Im Jargon des Bundesverteidigungsministeriums klingt das so: „Wir haben eine auf Urheberrecht spezialisierte Rechtsanwaltskanzlei damit beauftragt und im Vorfeld abgewogen, ob eine Klage Sinn macht“, so der BMV-Sprecher, „denn wir wollten uns unserer Sache sicher sein.“ Deshalb habe es so lange gedauert, bis die Klage kam. Die Papiere sind nämlich bereits seit November 2012 online.

Afghanistan-Papiere als Musterverfahren

Es ist jedoch mehr als zweifelhaft, ob sich in Deutschland die Rechtsauffassung des BMV durchsetzen wird, unliebsame Informationen über das Urheberrecht zensieren zu können.
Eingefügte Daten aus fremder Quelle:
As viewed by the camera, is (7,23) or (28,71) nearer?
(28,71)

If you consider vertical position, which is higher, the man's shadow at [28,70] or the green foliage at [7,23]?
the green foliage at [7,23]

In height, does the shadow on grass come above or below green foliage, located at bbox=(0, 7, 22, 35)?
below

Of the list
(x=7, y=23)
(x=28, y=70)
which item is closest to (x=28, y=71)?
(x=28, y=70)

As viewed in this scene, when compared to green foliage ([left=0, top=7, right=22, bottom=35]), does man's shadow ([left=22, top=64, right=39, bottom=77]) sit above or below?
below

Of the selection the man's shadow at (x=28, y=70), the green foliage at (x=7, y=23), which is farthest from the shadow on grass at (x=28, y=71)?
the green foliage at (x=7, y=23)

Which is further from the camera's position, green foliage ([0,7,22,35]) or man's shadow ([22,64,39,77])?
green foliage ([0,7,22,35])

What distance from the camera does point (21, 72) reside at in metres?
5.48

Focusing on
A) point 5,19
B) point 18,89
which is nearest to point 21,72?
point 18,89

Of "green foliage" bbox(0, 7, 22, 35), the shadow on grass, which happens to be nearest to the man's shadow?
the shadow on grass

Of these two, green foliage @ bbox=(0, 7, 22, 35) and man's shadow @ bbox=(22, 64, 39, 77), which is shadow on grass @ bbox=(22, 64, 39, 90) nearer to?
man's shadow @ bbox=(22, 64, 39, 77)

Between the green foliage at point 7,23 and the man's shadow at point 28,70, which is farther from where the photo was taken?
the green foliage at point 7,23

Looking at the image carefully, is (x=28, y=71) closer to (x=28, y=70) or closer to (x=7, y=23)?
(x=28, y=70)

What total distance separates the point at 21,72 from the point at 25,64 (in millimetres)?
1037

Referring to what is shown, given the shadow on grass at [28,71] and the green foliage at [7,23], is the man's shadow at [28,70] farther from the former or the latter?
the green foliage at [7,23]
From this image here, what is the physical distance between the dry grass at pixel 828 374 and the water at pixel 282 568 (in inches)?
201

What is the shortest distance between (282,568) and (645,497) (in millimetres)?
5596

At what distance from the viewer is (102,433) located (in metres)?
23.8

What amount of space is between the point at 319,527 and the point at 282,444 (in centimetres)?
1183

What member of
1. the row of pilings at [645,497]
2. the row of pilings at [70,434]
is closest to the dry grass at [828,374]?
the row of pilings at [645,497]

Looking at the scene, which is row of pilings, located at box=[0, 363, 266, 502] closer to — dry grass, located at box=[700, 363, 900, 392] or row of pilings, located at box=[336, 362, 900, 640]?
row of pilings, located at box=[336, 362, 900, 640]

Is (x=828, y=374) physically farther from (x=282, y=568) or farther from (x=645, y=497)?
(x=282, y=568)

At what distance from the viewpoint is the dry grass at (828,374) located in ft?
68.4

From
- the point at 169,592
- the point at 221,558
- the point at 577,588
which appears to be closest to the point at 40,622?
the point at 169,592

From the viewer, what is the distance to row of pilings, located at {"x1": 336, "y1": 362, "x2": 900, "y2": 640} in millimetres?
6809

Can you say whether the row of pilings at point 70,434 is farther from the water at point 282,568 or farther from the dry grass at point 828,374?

Denn das hieße: Jede Behörde, Firma und Organisation könnte anfangen zu klagen, wenn Journalisten Dokumente und (ab einer bestimmten Länge) Zitate aus Dokumenten veröffentlichen, die aus Sicht der Behörde, Firma oder Organisation nicht EXPLIZIT zur Veröffentlichung gedacht sind. Das Ergebnis: Ein „Journalismus der Pressemitteilungen“, bei dem jeder Journalist Schweißausbrüche bekäme, sobald er vom PR-Material abweicht, das ihm zur Verfügung gestellt wird.

DJV: „Das Urheberrecht zu bemühen, ist lächerlich“

Als unzulässigen Versuch, kritische und investigative Berichterstattung über den Krieg in Afghanistan zu unterbinden, hat der Deutsche Journalisten-Verband die Klage des BMV gegen die WAZ kritisiert.

„Das ist ein Einschüchterungsversuch gegen Journalistinnen und Journalisten, die ihren Informationsauftrag gegenüber der Öffentlichkeit ernst nehmen“, sagte DJV-Bundesvorsitzender Michael Konken.

„Die Öffentlichkeit hat ein Recht auf Informationen über den Einsatz der Bundeswehr in Afghanistan“, sagte der DJV-Vorsitzende. „Das vermeintliche Urheberrecht von Ministerialbeamten als Klagebegründung zu bemühen, ist lächerlich.“ Konken forderte das Ministerium auf, die Klage zurückzuziehen. Der WAZ-Recherchegruppe dankte er für die „konsequente journalistische Haltung“ und bestärkte sie darin, sich von der Klage nicht beeindrucken zu lassen.

Engagierte Bürger und Blogger

Nun verhält es sich im Internet so, dass sich Informationen, die juristisch unterdrückt werden sollen, nach einer Klage schneller verbreiten als zuvor. – Insbesondere wenn die Regierung klagt. Das Phänomen nennt man „Streisand-Effekt“.

Wie will das BMV damit umgehen? Jedes Medium, jeden engagierten Bürger und Blogger verklagen, weil auch diese die Afghanistan-Papiere ins Netz stellen? Die Frage bringt den BMV-Sprecher aus dem Gleichgewicht. „Wir haben zunächst nur Klage gegen die WAZ erhoben“, stottert der Sprecher, „und je nachdem, wie diese Klage läuft, behalten wir uns rechtliche Schritte gegen andere vor“, erklärt er weiter. Klar ist: Auf diese Weise wird das BMV sein zu Beginn formuliertes Ziel nie erreichen – die „Afghanistan-Papiere aus dem Internet zu entfernen.“ Pressefreiheit-in-Deutschland.de hat bereits bei der ersten Abmahnung des BMV gegen die WAZ im April die geheimen Dokumente ebenfalls online gestellt, um den nötigen Beitrag zum „Streisand-Effekt“ und zur Pressefreiheit zu leisten. Einer Klage des BMV sehen wir gelassen entgegen.

Gefahr für deutsche Soldaten?

Das BMV behauptet: Aus den Afghanistan-Papieren könnten „Feinde Deutschlands Erkenntnisse aus den Dokumenten ziehen, die deutsche Soldaten gefährden würden.“ Ist die Bundeswehr deshalb in Gefahr? Dies sei nachweislich falsch, berichtet die WAZ nach einer Analyse der Dokumente. Die Papiere seien nur deswegen geheim, weil sie auch Informationen enthielten, die von verbündeten Staaten kämen. Die Dokumente enthalten laut WAZ keinerlei Hinweise, durch die Personen zu Schaden kommen oder militärtaktische Hintergründe verraten werden könnten. Es gebe in den Afghanistan-Papieren nichts, von dem eine Gefahr ausgehen könnte.